[[ Provided material open ]]

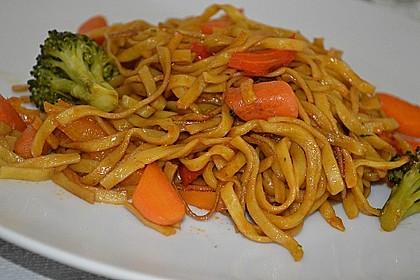 Asiatisch gebratene Nudeln süß - scharf, vegetarisch 8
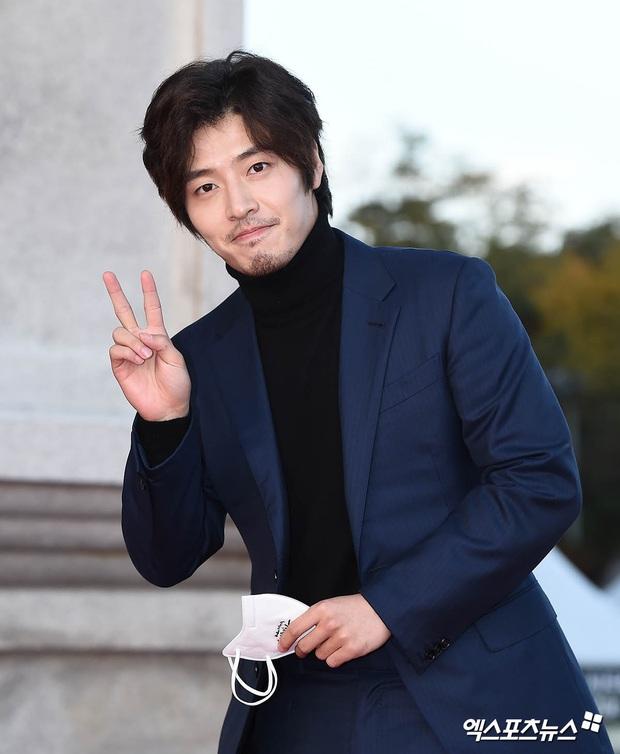 Quân đoàn sao đổ bộ thảm đỏ khủng: Hyun Bin ngời ngời sau tin kết hôn, Junsu - SEVENTEEN cứu 2 màn dìm visual gây choáng - Ảnh 10.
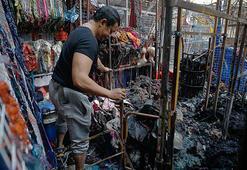 Malezyada pazar alanında çıkan yangında 30 dükkan yok oldu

[[ Provided material closed ]]

Problem statement: Repeat the listing verbatim without its pictures.

Finished exercise:
 Asiatisch gebratene Nudeln süß - scharf, vegetarisch 8
 Quân đoàn sao đổ bộ thảm đỏ khủng: Hyun Bin ngời ngời sau tin kết hôn, Junsu - SEVENTEEN cứu 2 màn dìm visual gây choáng - Ảnh 10.
 Malezyada pazar alanında çıkan yangında 30 dükkan yok oldu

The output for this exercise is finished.